------ RECORDS FOR THE TASK
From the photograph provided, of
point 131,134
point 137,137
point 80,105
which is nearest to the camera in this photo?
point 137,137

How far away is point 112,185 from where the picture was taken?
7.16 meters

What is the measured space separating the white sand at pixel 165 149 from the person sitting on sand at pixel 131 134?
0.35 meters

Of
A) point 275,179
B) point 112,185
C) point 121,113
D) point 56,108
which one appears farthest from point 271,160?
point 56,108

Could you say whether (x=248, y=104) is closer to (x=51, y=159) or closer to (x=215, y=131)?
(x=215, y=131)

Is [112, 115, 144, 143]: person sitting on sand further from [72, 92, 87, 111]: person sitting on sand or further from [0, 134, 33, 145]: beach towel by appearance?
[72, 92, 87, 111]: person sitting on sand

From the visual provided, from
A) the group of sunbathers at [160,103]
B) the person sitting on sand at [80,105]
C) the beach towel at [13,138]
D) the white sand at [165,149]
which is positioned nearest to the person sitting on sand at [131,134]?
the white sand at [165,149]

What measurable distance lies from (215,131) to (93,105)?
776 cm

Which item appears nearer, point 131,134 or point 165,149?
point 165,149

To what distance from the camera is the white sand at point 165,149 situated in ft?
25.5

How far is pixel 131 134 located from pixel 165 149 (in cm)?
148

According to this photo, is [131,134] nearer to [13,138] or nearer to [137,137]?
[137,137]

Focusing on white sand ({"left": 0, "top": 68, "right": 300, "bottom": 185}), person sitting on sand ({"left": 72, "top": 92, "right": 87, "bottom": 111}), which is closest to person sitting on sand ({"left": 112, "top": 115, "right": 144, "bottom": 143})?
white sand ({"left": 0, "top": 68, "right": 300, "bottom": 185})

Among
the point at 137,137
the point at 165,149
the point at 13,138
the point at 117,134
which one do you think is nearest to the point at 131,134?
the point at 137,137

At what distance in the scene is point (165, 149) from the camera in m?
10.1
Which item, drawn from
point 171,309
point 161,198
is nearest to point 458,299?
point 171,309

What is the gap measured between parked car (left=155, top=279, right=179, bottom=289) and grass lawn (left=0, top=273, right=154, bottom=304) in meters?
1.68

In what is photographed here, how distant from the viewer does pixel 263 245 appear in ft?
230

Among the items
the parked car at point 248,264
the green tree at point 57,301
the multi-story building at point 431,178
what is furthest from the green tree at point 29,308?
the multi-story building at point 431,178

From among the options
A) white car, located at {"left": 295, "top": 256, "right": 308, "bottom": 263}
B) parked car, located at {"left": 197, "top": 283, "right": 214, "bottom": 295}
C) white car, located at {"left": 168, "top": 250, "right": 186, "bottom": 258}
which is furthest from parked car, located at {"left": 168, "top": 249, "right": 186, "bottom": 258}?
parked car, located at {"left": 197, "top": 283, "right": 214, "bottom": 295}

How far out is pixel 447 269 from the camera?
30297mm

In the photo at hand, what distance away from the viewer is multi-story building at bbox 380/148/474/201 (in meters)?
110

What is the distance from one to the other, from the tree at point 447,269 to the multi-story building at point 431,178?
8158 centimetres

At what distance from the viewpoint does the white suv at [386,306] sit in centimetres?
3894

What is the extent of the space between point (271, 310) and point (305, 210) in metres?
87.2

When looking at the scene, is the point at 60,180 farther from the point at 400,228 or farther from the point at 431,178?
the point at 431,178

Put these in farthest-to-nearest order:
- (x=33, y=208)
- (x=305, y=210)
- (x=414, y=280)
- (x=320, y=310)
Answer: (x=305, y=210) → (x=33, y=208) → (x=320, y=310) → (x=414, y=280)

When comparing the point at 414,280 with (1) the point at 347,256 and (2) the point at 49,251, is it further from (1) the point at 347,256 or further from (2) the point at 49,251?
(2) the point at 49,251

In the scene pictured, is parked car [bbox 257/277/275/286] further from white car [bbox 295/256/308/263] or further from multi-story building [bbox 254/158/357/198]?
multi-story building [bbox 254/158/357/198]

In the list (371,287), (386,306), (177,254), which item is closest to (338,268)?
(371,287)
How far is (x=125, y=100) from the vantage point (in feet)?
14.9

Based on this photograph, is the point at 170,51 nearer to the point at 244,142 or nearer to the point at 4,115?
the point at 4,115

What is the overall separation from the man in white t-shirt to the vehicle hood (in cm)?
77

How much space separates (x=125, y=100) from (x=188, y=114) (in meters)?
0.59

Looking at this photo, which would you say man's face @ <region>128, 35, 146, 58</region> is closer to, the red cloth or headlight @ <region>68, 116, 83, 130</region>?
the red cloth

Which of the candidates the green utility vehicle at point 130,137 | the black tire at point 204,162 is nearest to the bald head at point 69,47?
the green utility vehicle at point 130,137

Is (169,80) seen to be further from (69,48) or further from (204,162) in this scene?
------------
AIM OF THE EXERCISE ▸ Print the listing above in its entirety, with every line exact.

EXERCISE OUTPUT ▸
From the photograph provided, of
point 131,134
point 137,137
point 80,105
which is nearest to the camera in this photo?
point 137,137

How far away is point 112,185 from where the picture was taken?
7.16 meters

What is the measured space separating the white sand at pixel 165 149 from the person sitting on sand at pixel 131 134?
0.35 meters

Of
A) point 275,179
B) point 112,185
C) point 121,113
D) point 56,108
which one appears farthest from point 271,160?
point 56,108

Could you say whether (x=248, y=104) is closer to (x=51, y=159) or closer to (x=215, y=131)?
(x=215, y=131)

Is [112, 115, 144, 143]: person sitting on sand further from [72, 92, 87, 111]: person sitting on sand or further from [0, 134, 33, 145]: beach towel by appearance?
[72, 92, 87, 111]: person sitting on sand

From the visual provided, from
A) the group of sunbathers at [160,103]
B) the person sitting on sand at [80,105]
C) the beach towel at [13,138]
D) the white sand at [165,149]
which is positioned nearest to the person sitting on sand at [131,134]?
the white sand at [165,149]

What measurable distance lies from (215,131) to (93,105)?
776 cm

Which item appears nearer, point 131,134 or point 165,149?
point 165,149

To what distance from the camera is the white sand at point 165,149 situated in ft?
25.5

How far is pixel 131 134 located from pixel 165 149 (in cm)?
148

According to this photo, is [131,134] nearer to [13,138] or nearer to [137,137]?
[137,137]

Focusing on white sand ({"left": 0, "top": 68, "right": 300, "bottom": 185}), person sitting on sand ({"left": 72, "top": 92, "right": 87, "bottom": 111}), which is closest to person sitting on sand ({"left": 112, "top": 115, "right": 144, "bottom": 143})?
white sand ({"left": 0, "top": 68, "right": 300, "bottom": 185})

Among
the point at 137,137
the point at 165,149
the point at 13,138
the point at 117,134
which one do you think is nearest to the point at 131,134?
the point at 137,137

At what distance in the scene is point (165, 149) from the camera in m?
10.1
Which item, drawn from
point 171,309
point 161,198
is nearest to point 458,299?
point 171,309

What is the gap measured between parked car (left=155, top=279, right=179, bottom=289) and grass lawn (left=0, top=273, right=154, bottom=304) in meters?
1.68

In what is photographed here, how distant from the viewer does pixel 263 245 appear in ft?
230

Among the items
the parked car at point 248,264
the green tree at point 57,301
the multi-story building at point 431,178
what is furthest from the green tree at point 29,308?
the multi-story building at point 431,178

From among the options
A) white car, located at {"left": 295, "top": 256, "right": 308, "bottom": 263}
B) parked car, located at {"left": 197, "top": 283, "right": 214, "bottom": 295}
C) white car, located at {"left": 168, "top": 250, "right": 186, "bottom": 258}
which is furthest from parked car, located at {"left": 168, "top": 249, "right": 186, "bottom": 258}?
parked car, located at {"left": 197, "top": 283, "right": 214, "bottom": 295}

How far out is pixel 447 269 from the camera?
30297mm

In the photo at hand, what distance away from the viewer is multi-story building at bbox 380/148/474/201 (in meters)?
110

What is the distance from one to the other, from the tree at point 447,269 to the multi-story building at point 431,178?
8158 centimetres

At what distance from the viewpoint does the white suv at [386,306] sit in centimetres?
3894

What is the extent of the space between point (271, 310) and point (305, 210) in metres?
87.2

When looking at the scene, is the point at 60,180 farther from the point at 400,228 or farther from the point at 431,178?
the point at 431,178

Put these in farthest-to-nearest order:
- (x=33, y=208)
- (x=305, y=210)
- (x=414, y=280)
- (x=320, y=310)
Answer: (x=305, y=210) → (x=33, y=208) → (x=320, y=310) → (x=414, y=280)

When comparing the point at 414,280 with (1) the point at 347,256 and (2) the point at 49,251, is it further from (1) the point at 347,256 or further from (2) the point at 49,251?
(2) the point at 49,251

In the scene pictured, is parked car [bbox 257/277/275/286] further from white car [bbox 295/256/308/263] or further from multi-story building [bbox 254/158/357/198]?
multi-story building [bbox 254/158/357/198]

In the list (371,287), (386,306), (177,254), which item is closest to (338,268)?
(371,287)
How far is (x=125, y=100) from the vantage point (in feet)?
14.9

Based on this photograph, is the point at 170,51 nearer to the point at 244,142 or nearer to the point at 4,115?
the point at 4,115

What is the overall separation from the man in white t-shirt to the vehicle hood (in cm)?
77

How much space separates (x=125, y=100) from (x=188, y=114) (in meters)?
0.59

Looking at this photo, which would you say man's face @ <region>128, 35, 146, 58</region> is closer to, the red cloth or headlight @ <region>68, 116, 83, 130</region>?
the red cloth

Which of the candidates the green utility vehicle at point 130,137 | the black tire at point 204,162 is nearest to the bald head at point 69,47?
the green utility vehicle at point 130,137

Is (169,80) seen to be further from (69,48) or further from (204,162) in this scene?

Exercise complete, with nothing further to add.